KO: Well, our distributor initially said, "You're crazy. Star Trek is dead. There's no audience for science fiction, much less in a slick format." I had to gather all this information on fan clubs and fan conventions and take it to the distributor and prove that there was an audience. They were just invisible because they'd never been tapped. Finally they agreed to let us do it on a quarterly basis. And the first issue of Starlog sold better than anyone expected, and we eventually went bimonthly. Then when Star Wars came out in 1977, we were able to go monthly, and suddenly we were the voice of science fiction.

AC: How did Fangoria come about?

KO: I thought Frankenstein and Godzilla didn't really belong in a sci-fi title, and we decided to start a second magazine, but have it devoted to horror and monsters, again, with good writing aimed at a teen and adult audience.

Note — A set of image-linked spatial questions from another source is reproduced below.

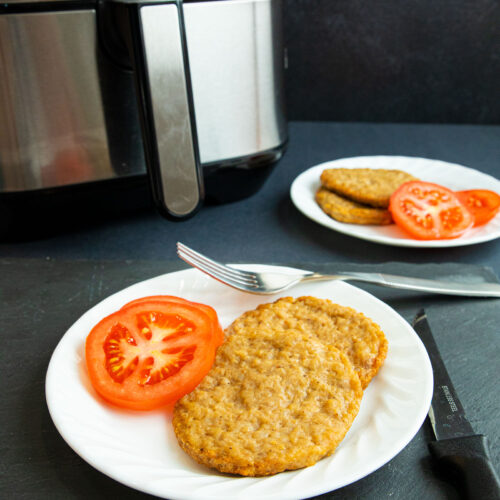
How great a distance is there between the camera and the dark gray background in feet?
5.74

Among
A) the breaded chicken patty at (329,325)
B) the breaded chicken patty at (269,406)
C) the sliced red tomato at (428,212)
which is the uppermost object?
the breaded chicken patty at (269,406)

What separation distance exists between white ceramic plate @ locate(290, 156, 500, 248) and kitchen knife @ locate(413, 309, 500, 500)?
1.16 feet

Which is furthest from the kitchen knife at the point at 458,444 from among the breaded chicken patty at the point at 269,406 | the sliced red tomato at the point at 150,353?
A: the sliced red tomato at the point at 150,353

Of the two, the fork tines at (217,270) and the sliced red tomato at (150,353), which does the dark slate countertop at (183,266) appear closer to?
the sliced red tomato at (150,353)

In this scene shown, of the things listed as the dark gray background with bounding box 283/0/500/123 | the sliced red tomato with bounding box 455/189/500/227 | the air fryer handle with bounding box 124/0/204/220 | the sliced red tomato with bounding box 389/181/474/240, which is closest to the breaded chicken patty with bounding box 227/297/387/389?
the air fryer handle with bounding box 124/0/204/220

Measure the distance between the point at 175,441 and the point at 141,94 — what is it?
51 centimetres

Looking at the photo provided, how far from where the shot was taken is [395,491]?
0.60m

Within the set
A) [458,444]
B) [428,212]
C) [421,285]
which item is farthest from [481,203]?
[458,444]

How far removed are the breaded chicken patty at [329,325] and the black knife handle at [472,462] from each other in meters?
0.12

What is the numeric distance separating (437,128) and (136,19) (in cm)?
129

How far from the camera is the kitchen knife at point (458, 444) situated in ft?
1.84

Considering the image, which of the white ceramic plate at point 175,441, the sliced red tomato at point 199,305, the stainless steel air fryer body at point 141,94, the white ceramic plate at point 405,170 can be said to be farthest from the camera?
the white ceramic plate at point 405,170

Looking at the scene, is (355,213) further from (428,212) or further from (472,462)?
(472,462)

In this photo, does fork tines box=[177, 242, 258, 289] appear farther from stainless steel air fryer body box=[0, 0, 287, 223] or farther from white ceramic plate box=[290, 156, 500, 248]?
white ceramic plate box=[290, 156, 500, 248]
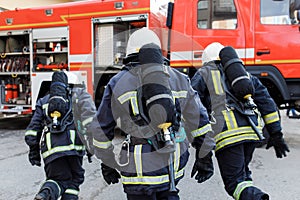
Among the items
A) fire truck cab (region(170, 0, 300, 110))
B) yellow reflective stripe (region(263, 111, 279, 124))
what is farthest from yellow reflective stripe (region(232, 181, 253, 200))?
fire truck cab (region(170, 0, 300, 110))

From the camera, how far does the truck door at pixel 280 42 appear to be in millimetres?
5059

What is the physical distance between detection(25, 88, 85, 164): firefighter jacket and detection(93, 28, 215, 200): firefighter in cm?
89

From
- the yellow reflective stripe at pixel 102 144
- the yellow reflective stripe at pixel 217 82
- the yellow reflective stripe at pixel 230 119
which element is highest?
the yellow reflective stripe at pixel 217 82

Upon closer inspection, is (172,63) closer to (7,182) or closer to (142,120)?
(7,182)

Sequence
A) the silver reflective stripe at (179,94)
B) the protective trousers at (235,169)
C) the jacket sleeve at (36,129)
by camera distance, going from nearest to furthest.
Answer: the silver reflective stripe at (179,94) → the protective trousers at (235,169) → the jacket sleeve at (36,129)

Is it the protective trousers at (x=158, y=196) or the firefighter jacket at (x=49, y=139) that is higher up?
the firefighter jacket at (x=49, y=139)

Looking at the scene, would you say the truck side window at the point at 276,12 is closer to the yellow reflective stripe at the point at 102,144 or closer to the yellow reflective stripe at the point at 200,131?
the yellow reflective stripe at the point at 200,131

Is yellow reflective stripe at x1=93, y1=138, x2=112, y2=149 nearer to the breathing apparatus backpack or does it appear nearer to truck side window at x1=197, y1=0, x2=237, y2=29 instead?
the breathing apparatus backpack

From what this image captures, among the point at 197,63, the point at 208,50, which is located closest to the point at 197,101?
the point at 208,50

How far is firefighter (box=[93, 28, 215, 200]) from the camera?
184 cm

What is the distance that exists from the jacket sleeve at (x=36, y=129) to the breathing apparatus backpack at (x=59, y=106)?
133mm

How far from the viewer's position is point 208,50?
3121 mm

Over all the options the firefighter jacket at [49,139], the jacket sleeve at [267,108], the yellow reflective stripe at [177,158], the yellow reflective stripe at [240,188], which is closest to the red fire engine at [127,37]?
the jacket sleeve at [267,108]

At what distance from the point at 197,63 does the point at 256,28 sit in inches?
44.7
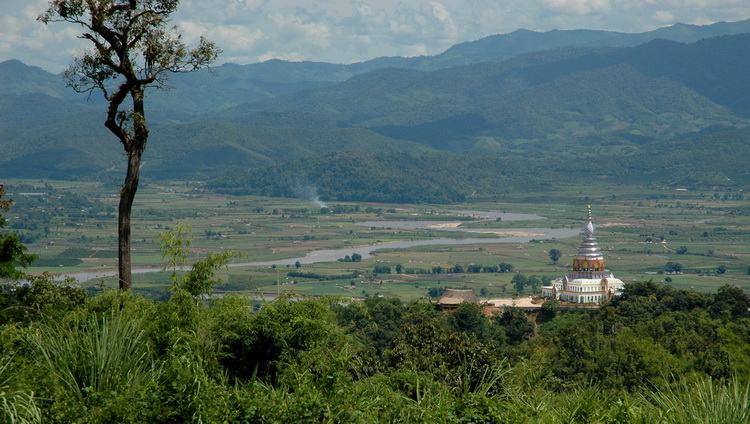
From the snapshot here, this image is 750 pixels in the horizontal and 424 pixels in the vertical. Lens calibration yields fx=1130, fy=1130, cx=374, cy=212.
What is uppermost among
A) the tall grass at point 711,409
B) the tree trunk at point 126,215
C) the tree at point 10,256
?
the tree trunk at point 126,215

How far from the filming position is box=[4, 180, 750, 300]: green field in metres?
104

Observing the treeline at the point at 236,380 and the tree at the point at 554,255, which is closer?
the treeline at the point at 236,380

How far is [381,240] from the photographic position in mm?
147625

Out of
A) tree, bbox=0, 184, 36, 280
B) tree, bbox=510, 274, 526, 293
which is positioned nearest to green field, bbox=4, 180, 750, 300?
tree, bbox=510, 274, 526, 293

Because Starlog had become so successful, it was much easier to launch Fangoria. I came up with the name "Starlog," by the way, and Norman came up with "Fangoria." And that took off right away.

AC: You've had a hand in so much of what's now iconic pop culture. Can you point to a specific project and say, "That's what I'm really proud of. That's my favorite"?

KO: I've loved everything I've ever done. ... I spent 20 years of my life building a playpen in which I could do all the different things I love doing. In a certain sense I'm trying to do that again, now, in terms of film production activities. I'm trying to set up a production company here in Austin where I can build my own playpen, again, where I can produce movies, or television shows, or music, or write a show, or write a book ... all the different things I like to do. Right now, though, I'm focusing on the movie, and we're hoping to start shooting next summer. Things are looking good!